- _Material shown_:
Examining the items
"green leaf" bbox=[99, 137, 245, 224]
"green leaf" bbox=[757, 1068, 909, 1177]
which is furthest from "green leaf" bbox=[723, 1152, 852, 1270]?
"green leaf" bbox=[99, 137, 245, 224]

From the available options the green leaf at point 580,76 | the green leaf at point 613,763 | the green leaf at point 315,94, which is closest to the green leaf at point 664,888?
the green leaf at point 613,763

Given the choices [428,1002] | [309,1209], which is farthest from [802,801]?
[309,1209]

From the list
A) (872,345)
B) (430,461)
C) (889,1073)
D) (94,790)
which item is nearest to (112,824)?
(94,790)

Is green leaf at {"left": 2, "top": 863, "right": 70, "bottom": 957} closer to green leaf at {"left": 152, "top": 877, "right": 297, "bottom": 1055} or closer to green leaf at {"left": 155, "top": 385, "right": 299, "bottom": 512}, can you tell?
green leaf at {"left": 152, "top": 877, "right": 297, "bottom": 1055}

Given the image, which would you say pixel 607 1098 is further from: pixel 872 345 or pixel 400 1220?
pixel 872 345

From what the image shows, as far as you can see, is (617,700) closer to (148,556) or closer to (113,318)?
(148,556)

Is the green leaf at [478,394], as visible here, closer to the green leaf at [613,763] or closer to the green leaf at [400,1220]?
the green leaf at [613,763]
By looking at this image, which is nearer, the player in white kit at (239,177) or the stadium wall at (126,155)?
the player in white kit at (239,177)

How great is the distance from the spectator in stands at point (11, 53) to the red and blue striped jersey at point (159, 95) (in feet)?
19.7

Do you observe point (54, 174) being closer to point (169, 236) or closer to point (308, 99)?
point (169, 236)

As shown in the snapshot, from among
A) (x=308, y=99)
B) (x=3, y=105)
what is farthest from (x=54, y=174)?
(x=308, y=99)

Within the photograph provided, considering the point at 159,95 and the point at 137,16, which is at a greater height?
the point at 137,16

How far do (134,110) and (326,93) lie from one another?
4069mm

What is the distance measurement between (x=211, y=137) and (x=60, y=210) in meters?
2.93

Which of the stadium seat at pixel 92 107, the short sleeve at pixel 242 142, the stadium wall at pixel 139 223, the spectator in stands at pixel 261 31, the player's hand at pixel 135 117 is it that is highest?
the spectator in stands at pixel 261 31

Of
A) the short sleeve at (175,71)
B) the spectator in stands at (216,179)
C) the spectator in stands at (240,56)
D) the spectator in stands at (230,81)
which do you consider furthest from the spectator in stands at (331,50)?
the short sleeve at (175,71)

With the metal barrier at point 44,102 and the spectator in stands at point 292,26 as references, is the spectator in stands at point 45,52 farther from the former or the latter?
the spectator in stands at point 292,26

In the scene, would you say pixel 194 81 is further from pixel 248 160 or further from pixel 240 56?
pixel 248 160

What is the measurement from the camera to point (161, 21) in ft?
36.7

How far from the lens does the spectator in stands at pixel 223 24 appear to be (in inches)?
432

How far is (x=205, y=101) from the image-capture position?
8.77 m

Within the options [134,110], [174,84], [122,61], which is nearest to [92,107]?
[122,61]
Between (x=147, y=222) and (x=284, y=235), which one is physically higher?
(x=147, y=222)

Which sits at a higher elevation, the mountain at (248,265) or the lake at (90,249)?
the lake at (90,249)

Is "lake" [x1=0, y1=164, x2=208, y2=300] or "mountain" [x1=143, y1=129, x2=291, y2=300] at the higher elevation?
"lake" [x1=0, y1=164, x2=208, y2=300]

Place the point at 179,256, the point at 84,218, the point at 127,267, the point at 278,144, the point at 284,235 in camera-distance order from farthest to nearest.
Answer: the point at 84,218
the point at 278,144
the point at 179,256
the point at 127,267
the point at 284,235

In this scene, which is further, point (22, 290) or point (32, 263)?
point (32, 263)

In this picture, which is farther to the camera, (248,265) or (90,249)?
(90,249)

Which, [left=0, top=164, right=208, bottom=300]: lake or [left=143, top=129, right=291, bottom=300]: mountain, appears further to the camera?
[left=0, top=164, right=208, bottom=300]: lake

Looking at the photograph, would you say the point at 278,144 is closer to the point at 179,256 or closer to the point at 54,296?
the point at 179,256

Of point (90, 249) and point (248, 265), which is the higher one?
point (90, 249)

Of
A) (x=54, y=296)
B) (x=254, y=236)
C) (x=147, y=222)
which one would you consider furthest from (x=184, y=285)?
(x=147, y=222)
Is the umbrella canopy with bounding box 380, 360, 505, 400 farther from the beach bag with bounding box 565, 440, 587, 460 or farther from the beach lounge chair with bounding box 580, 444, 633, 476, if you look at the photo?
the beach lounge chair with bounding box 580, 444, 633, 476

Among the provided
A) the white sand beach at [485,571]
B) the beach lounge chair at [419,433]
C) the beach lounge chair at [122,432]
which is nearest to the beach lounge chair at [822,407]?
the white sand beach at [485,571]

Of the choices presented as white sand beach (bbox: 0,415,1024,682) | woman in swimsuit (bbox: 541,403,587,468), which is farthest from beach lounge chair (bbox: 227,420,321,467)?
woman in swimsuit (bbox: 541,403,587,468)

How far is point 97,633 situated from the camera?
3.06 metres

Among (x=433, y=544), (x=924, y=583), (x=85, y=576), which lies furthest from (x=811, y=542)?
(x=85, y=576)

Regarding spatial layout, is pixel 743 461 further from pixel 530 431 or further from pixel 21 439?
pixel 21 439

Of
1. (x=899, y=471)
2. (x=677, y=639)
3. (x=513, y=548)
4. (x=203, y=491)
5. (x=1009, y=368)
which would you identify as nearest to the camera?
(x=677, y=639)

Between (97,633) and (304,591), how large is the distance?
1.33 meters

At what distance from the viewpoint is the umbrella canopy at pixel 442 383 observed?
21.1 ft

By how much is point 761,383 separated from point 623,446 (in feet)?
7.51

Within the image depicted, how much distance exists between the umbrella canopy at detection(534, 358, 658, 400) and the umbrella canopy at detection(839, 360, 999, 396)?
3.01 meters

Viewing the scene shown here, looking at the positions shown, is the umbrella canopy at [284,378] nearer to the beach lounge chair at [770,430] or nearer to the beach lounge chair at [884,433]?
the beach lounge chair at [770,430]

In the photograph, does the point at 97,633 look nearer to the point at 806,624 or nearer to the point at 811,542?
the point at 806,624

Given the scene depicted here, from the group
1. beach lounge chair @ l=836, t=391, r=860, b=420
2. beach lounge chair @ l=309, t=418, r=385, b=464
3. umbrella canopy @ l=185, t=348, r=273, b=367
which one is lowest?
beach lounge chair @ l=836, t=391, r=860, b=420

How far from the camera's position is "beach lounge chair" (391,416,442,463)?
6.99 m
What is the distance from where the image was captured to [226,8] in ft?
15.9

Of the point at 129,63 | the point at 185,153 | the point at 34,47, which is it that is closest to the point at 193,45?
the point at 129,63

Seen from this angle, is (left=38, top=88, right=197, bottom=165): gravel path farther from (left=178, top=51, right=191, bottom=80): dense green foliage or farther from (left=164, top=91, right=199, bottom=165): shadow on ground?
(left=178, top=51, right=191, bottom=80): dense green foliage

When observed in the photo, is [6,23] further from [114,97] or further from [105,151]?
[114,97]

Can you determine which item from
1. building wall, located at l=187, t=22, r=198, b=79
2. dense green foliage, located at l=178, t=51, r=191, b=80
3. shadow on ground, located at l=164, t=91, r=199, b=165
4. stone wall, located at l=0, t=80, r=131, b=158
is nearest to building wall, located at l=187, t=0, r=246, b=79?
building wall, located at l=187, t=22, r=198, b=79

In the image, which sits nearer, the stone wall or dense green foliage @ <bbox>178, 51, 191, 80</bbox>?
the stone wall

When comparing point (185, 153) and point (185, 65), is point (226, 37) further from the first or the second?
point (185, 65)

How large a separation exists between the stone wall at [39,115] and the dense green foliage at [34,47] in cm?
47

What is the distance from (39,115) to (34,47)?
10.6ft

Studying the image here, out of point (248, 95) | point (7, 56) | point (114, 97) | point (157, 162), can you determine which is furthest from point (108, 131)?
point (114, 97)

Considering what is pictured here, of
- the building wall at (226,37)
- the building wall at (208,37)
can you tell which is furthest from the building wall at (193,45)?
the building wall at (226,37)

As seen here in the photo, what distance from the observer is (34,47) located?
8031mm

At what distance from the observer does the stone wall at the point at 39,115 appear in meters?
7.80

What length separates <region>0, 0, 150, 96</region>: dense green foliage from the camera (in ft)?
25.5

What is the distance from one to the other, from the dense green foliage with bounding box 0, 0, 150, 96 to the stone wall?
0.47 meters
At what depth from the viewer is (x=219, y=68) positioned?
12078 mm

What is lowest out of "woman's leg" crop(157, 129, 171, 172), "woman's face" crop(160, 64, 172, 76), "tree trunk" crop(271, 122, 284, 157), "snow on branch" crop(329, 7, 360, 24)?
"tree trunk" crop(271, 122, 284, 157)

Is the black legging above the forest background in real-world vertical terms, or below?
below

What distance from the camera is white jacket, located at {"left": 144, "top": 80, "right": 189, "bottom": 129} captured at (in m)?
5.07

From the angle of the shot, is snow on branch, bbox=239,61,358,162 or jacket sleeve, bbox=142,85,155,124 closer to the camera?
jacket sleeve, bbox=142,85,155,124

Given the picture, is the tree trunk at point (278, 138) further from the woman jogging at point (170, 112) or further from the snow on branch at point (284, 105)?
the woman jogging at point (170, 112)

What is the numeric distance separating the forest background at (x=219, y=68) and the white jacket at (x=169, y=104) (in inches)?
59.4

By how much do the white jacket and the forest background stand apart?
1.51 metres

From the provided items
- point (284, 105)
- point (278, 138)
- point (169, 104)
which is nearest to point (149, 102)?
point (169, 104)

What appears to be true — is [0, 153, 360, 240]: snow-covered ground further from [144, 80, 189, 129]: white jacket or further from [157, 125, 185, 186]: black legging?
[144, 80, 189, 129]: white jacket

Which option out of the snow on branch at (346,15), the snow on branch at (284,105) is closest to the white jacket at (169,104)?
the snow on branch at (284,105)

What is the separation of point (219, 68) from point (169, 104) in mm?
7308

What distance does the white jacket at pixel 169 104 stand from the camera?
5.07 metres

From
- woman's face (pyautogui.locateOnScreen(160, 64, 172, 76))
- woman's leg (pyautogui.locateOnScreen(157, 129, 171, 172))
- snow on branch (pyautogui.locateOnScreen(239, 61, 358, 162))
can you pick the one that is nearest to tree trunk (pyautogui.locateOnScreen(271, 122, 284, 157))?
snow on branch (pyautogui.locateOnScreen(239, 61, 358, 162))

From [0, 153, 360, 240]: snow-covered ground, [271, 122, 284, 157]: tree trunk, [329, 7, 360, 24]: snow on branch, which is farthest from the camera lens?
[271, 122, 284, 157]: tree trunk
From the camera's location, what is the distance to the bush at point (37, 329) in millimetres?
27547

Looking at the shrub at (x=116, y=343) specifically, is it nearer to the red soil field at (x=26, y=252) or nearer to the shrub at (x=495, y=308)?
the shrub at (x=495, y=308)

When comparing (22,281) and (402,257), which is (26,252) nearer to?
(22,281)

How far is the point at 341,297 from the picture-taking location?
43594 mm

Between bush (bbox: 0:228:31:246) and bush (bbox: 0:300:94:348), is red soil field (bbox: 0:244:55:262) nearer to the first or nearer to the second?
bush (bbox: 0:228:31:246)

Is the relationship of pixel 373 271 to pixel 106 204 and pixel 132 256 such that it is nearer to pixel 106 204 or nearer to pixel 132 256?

- _Stated exercise_:
Reproduce the lines word for word, from the line containing "Between bush (bbox: 0:228:31:246)" through the final line.

- _Result below_:
Between bush (bbox: 0:228:31:246) and bush (bbox: 0:300:94:348), is red soil field (bbox: 0:244:55:262) nearer to the first or nearer to the second?
bush (bbox: 0:228:31:246)

Is the relationship of pixel 373 271 to pixel 106 204 and pixel 132 256 such that it is nearer to pixel 106 204 or nearer to pixel 132 256?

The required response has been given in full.